Pull out each line in the items below that contains the string "evenodd".

** Start of Information shown **

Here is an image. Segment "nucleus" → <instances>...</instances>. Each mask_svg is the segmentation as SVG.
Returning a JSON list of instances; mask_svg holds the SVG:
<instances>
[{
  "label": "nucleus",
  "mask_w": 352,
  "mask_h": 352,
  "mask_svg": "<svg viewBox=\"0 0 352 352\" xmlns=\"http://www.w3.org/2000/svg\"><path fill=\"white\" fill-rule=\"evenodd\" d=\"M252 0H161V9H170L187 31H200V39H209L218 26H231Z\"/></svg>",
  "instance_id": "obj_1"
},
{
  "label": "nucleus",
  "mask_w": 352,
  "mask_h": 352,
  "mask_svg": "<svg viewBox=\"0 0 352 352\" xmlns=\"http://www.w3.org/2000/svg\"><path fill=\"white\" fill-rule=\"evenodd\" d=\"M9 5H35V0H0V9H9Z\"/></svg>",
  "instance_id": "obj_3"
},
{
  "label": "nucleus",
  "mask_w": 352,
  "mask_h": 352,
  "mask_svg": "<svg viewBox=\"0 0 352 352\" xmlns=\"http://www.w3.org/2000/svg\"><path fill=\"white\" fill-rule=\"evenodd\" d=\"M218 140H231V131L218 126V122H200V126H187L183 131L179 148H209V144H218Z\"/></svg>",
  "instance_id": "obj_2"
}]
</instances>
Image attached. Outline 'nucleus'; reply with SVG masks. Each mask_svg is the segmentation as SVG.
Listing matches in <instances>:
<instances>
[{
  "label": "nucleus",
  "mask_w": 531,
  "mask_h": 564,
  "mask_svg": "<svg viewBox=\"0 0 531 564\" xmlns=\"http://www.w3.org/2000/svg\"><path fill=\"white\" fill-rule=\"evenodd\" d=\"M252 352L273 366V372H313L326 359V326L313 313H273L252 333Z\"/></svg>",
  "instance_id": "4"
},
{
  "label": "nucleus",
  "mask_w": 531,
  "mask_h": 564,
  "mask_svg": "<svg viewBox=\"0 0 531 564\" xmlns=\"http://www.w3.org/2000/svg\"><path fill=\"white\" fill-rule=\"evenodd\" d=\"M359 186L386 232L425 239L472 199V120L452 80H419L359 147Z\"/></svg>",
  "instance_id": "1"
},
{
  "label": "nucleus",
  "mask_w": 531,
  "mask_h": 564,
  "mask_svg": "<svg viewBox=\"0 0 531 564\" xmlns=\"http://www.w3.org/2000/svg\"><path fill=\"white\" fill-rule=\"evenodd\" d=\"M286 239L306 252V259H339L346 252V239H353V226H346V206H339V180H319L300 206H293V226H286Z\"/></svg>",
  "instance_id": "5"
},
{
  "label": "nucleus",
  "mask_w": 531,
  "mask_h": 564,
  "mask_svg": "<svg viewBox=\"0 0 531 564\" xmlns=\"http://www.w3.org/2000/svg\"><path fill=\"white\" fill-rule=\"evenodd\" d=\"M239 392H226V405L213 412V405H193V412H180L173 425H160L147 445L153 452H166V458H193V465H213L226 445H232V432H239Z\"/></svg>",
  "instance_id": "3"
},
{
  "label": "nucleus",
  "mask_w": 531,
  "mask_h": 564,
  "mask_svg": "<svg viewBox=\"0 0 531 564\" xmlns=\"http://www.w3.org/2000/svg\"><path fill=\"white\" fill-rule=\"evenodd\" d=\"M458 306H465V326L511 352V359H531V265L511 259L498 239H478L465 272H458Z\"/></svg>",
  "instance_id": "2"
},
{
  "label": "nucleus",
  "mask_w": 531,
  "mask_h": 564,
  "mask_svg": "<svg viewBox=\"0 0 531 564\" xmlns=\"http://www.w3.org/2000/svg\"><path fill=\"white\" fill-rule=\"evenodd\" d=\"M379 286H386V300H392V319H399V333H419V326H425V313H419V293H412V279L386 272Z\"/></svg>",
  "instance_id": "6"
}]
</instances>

** End of Information shown **

- **Problem solution**:
  "mask_svg": "<svg viewBox=\"0 0 352 352\" xmlns=\"http://www.w3.org/2000/svg\"><path fill=\"white\" fill-rule=\"evenodd\" d=\"M252 0H161V9H170L187 31H200V39H209L218 26H231Z\"/></svg>",
  "mask_svg": "<svg viewBox=\"0 0 352 352\" xmlns=\"http://www.w3.org/2000/svg\"><path fill=\"white\" fill-rule=\"evenodd\" d=\"M9 5H35V0H0V9H9Z\"/></svg>",
  "mask_svg": "<svg viewBox=\"0 0 352 352\" xmlns=\"http://www.w3.org/2000/svg\"><path fill=\"white\" fill-rule=\"evenodd\" d=\"M218 140H231V131L218 126V122H200V126H187L183 131L179 148H209V144H218Z\"/></svg>",
  "mask_svg": "<svg viewBox=\"0 0 531 564\" xmlns=\"http://www.w3.org/2000/svg\"><path fill=\"white\" fill-rule=\"evenodd\" d=\"M252 352L273 366V372H313L326 359V326L313 313H273L252 333Z\"/></svg>",
  "mask_svg": "<svg viewBox=\"0 0 531 564\" xmlns=\"http://www.w3.org/2000/svg\"><path fill=\"white\" fill-rule=\"evenodd\" d=\"M359 186L386 232L425 239L472 199V120L452 80H419L359 147Z\"/></svg>",
  "mask_svg": "<svg viewBox=\"0 0 531 564\" xmlns=\"http://www.w3.org/2000/svg\"><path fill=\"white\" fill-rule=\"evenodd\" d=\"M286 239L306 252V259H339L346 252V239H353V226H346V206H339V180H319L300 206H293V226H286Z\"/></svg>",
  "mask_svg": "<svg viewBox=\"0 0 531 564\" xmlns=\"http://www.w3.org/2000/svg\"><path fill=\"white\" fill-rule=\"evenodd\" d=\"M239 392H226V405L213 412V405H193V412H180L173 425H160L147 445L153 452H166V458H193V465H213L226 445H232V432H239Z\"/></svg>",
  "mask_svg": "<svg viewBox=\"0 0 531 564\" xmlns=\"http://www.w3.org/2000/svg\"><path fill=\"white\" fill-rule=\"evenodd\" d=\"M458 306H465V326L511 352V359H531V265L511 259L498 239H478L465 272H458Z\"/></svg>",
  "mask_svg": "<svg viewBox=\"0 0 531 564\" xmlns=\"http://www.w3.org/2000/svg\"><path fill=\"white\" fill-rule=\"evenodd\" d=\"M379 286H386V300H392V319H399V333H419V326H425V313H419V293H412V279L386 272Z\"/></svg>",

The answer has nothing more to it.